On June 24, 2015, AEW delivered an aggregate principal amount of approximately $237.6 million of New Notes, and a cash amount of approximately $8.4 million for accrued and unpaid interest on the Existing Notes accepted for exchange as well as for amounts payable in lieu of fractional New Notes otherwise issuable under the terms of the Exchange Offer.  A total of $10.3 million in aggregate principal amount of the Existing Notes remains outstanding after settlement of the Exchange Offer.  As part of the Exchange Offer, AEW also received the requisite consents from eligible holders of the Existing Notes to amend the indenture under which the Existing Notes were issued.  On the Settlement Date, AEW entered into a new indenture for the Remaining Notes, which, among other things, eliminates or amends substantially all of the restrictive covenants and reporting requirements, and modifies certain events of default and various other provisions contained in the Existing Indenture.  

The settlement of the Exchange Offer closed concurrently with the funding of $100 million of additional equity from AEW's private equity sponsor, The Energy & Minerals Group, Aubrey K. McClendon and other parties affiliated with Mr. McClendon.  AEW used a portion of this additional equity contribution to fully repay and terminate its existing revolving credit facility, and replace it with a new $500 million revolving credit facility with an initial and undrawn borrowing base of $140 million, fully underwritten by MUFG Union Bank, N.A.  AEW anticipates using the liquidity provided by the additional equity contribution and the New Credit Facility to accelerate its 2015 drilling program through the addition of a second drilling rig on its acreage in July.
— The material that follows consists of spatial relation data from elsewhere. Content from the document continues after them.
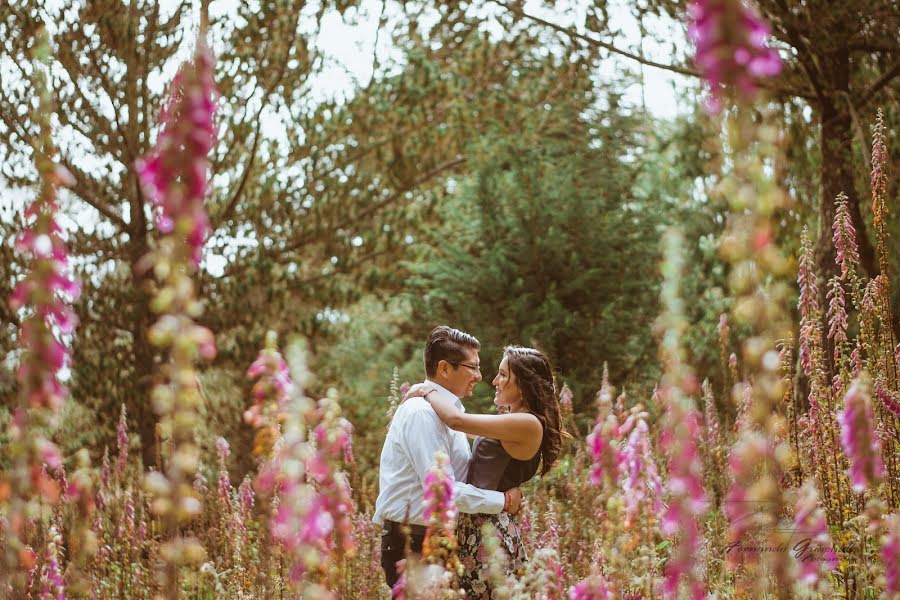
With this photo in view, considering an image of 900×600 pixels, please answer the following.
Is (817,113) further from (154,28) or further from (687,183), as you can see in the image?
(687,183)

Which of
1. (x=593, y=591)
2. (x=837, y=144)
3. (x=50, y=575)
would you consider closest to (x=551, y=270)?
(x=837, y=144)

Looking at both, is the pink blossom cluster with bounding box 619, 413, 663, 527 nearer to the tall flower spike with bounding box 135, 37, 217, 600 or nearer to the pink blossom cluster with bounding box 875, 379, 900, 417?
the pink blossom cluster with bounding box 875, 379, 900, 417

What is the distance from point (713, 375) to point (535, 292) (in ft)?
18.4

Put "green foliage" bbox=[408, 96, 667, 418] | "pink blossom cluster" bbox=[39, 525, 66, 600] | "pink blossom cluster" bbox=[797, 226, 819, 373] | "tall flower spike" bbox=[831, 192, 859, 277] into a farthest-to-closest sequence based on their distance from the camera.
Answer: "green foliage" bbox=[408, 96, 667, 418] → "tall flower spike" bbox=[831, 192, 859, 277] → "pink blossom cluster" bbox=[797, 226, 819, 373] → "pink blossom cluster" bbox=[39, 525, 66, 600]

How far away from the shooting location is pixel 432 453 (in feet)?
12.3

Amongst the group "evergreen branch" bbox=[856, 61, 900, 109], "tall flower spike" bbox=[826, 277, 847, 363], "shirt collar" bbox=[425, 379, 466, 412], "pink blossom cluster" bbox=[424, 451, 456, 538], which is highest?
"evergreen branch" bbox=[856, 61, 900, 109]

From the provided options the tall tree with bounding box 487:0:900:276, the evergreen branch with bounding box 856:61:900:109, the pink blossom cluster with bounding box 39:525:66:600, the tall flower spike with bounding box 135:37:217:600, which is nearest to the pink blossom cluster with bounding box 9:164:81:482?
the tall flower spike with bounding box 135:37:217:600

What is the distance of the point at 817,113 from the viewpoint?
8.60 meters

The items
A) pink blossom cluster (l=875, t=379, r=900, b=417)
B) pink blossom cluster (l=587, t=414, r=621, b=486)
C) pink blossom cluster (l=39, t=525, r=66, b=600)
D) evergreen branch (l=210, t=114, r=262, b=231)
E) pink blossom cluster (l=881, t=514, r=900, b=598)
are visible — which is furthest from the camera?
evergreen branch (l=210, t=114, r=262, b=231)

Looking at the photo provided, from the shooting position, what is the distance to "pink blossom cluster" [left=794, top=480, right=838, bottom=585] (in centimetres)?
243

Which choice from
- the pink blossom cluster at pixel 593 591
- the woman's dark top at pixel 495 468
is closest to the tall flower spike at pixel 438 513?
the pink blossom cluster at pixel 593 591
Mr. McClendon, AEW's Chief Executive Officer and Chairman of the Board, stated, "The close of this exchange offer and consent solicitation marks what we believe will be the beginning of accelerated growth for AEW.  With a strengthened balance sheet and approximately $200 million in liquidity, AEW is now able to play offense with a faster tempo through increased rig activity and an opportunistic approach to bolt-on acquisitions that will drive significant value creation.  We appreciate the support that EMG, our noteholders and our commercial bankers showed for AEW throughout this transaction, and we look forward to delivering on our operating plan and creating enhanced value for all of our stakeholders."

Jennifer M. Grigsby, AEW's Chief Financial Officer, stated, "The combination of this successful exchange offer, the additional equity from EMG and Mr. McClendon, and the new credit facility significantly enhances the financial position of AEW and demonstrates market confidence in the quality and potential of our asset base.  I am proud of the collective efforts of all of our capital providers to work together on this solution that gives the company a much stronger balance sheet and greatly enhanced liquidity to grow its production and proved reserves over the next several years."

Mitsubishi UFJ Securities (USA), Inc., Credit Suisse Securities (USA) LLC and Morgan Stanley & Co LLC served as the joint dealer managers and solicitation agents for the Exchange Offer and Consent Solicitation. The information agent and exchange agent for the Exchange Offer and Consent Solicitation (the "Information Agent") was Global Bondholder Services Corporation.